I soggetti contraenti possono scegliere fra due tipologie di contratto di rete:

  • rete-soggetto: la rete soggetto è un autonomo centro di imputazione di interessi ed acquista rilevanza anche dal punto di vista giuridico e tributario. In questo caso il contratto deve essere iscritto come autonoma posizione nella sezione ordinaria del registro delle imprese dove è ubicata la sede della rete;
  • rete-contratto: questa tipologia contrattuale è indubbiamente la più adatta al mondo agricolo, poiché le imprese partecipanti mantengono la loro soggettività giuridica e tributaria; pertanto, i contraenti stipulano un contratto avente solo effetti obbligatori tra le parti. L’iscrizione del contratto, in questo caso, deve essere compiuta da ciascuna impresa contraente nella sezione in cui è iscritta (l’efficacia del contratto decorre dal momento di effettuazione dell’ultima iscrizione).         

LA FORMA DEL CONTRATTO DI RETE

Il contratto di rete deve essere redatto per atto pubblico o scrittura privata autenticata o per atto firmato digitalmente, ai sensi di degli articoli 24 o 25 del dlgs 82/2005 ed è soggetto ad iscrizione nel registro delle imprese.

Solo con quest’ultimo adempimento il contratto di rete può acquista efficacia nei confronti dei terzi.

Occorre, inoltre, evidenziare che anche le modifiche successive al contratto dovranno assolvere l’onere pubblicitario, in particolare dovranno essere iscritte nel registro delle imprese:

- le modifiche apportate al testo contrattuale originale;

- le modifiche all’organo comune quale mandatario dei contraenti;

- le nuove adesioni al contratto.

IL CONTRATTO DI RETE IN AGRICOLTURA

L’art. 1-bis, comma 3, del D.l. n. 91/2014, convertito nella L. n. 116/2014, ha introdotto nel nostro ordinamento la figura del contratto di rete in agricoltura.

Quest’ultima disposizione stabilisce che: “Per le imprese agricole, definite come piccole e medie ai sensi del regolamento (CE) n. 800/2008 della Commissione, del 6 agosto 2008, nei contratti di rete, di cui all'articolo 3, comma 4-ter, del decreto-legge 10 febbraio 2009, n. 5, convertito, con modificazioni, dalla legge 9 aprile 2009, n. 33, e successive modificazioni, formati da imprese agricole singole ed associate, la produzione agricola derivante dall'esercizio in comune delle attivita', secondo il programma comune di rete, puo' essere divisa fra i contraenti in natura con l'attribuzione a ciascuno, a titolo originario, della quota di prodotto convenuta nel contratto di rete.”.
○ ○ ○
Il tuo compito -
Stabilisci se ciascuna delle affermazioni seguenti concorda con il brano sul contratto di rete. Per ciascuna rispondi sì o no e cita le parole del brano che lo decidono. (a) Nella rete-contratto le imprese partecipanti perdono la propria soggettività giuridica. (b) Anche le nuove adesioni al contratto vanno iscritte nel registro delle imprese. (c) Nella rete-contratto l'efficacia del contratto decorre dalla prima iscrizione effettuata.
○ ○ ○
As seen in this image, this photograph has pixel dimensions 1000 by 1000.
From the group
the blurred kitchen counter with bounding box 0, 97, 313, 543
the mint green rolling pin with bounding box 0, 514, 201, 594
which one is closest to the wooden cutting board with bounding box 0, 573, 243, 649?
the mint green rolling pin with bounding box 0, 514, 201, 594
○ ○ ○
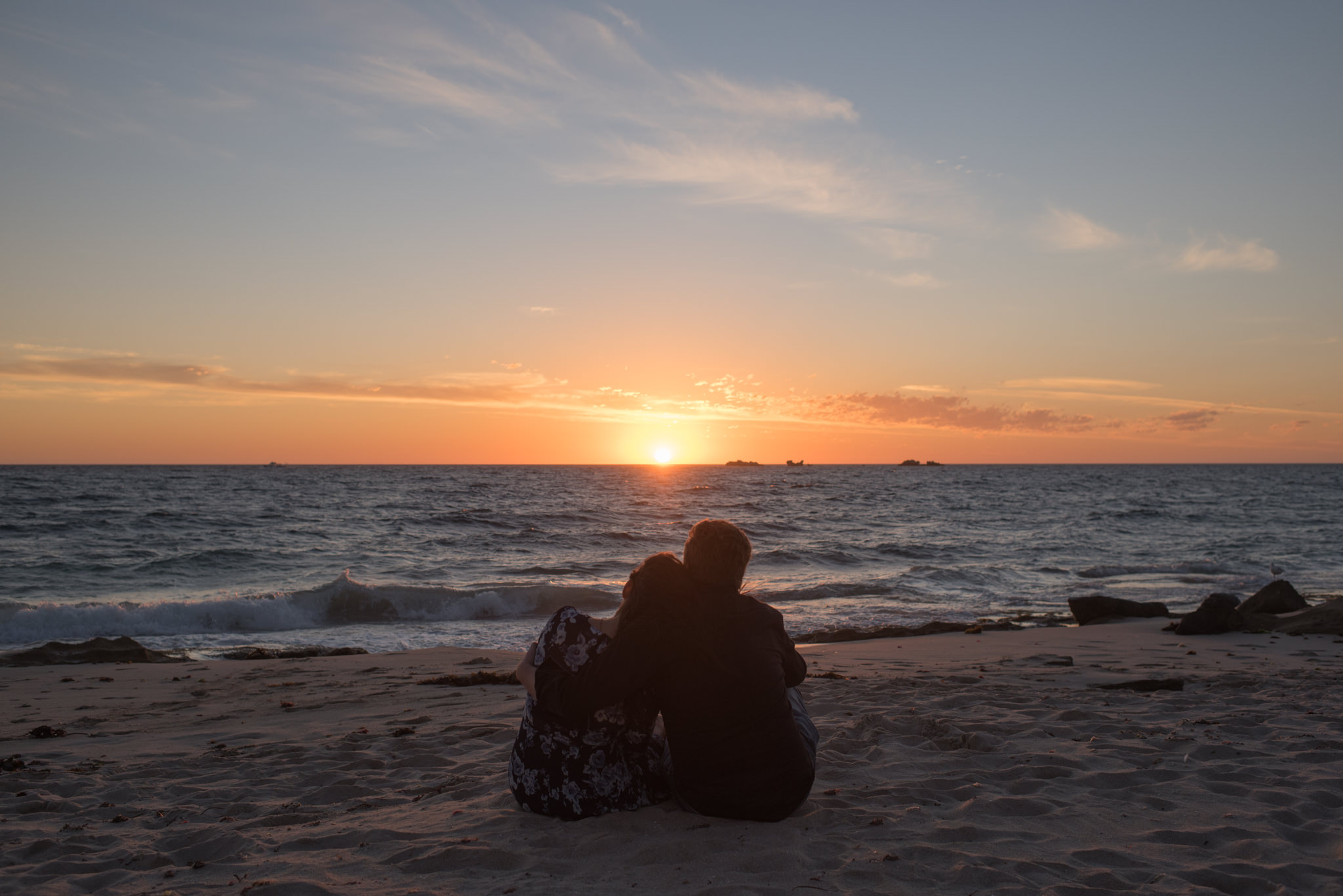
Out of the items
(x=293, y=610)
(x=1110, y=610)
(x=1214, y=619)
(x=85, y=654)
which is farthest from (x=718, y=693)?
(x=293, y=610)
○ ○ ○
Risposta attesa -
(a) No: «le imprese partecipanti mantengono la loro soggettività giuridica e tributaria».
(b) Sì: «dovranno essere iscritte nel registro delle imprese», e l'elenco comprende «le nuove adesioni al contratto».
(c) No: «l’efficacia del contratto decorre dal momento di effettuazione dell’ultima iscrizione».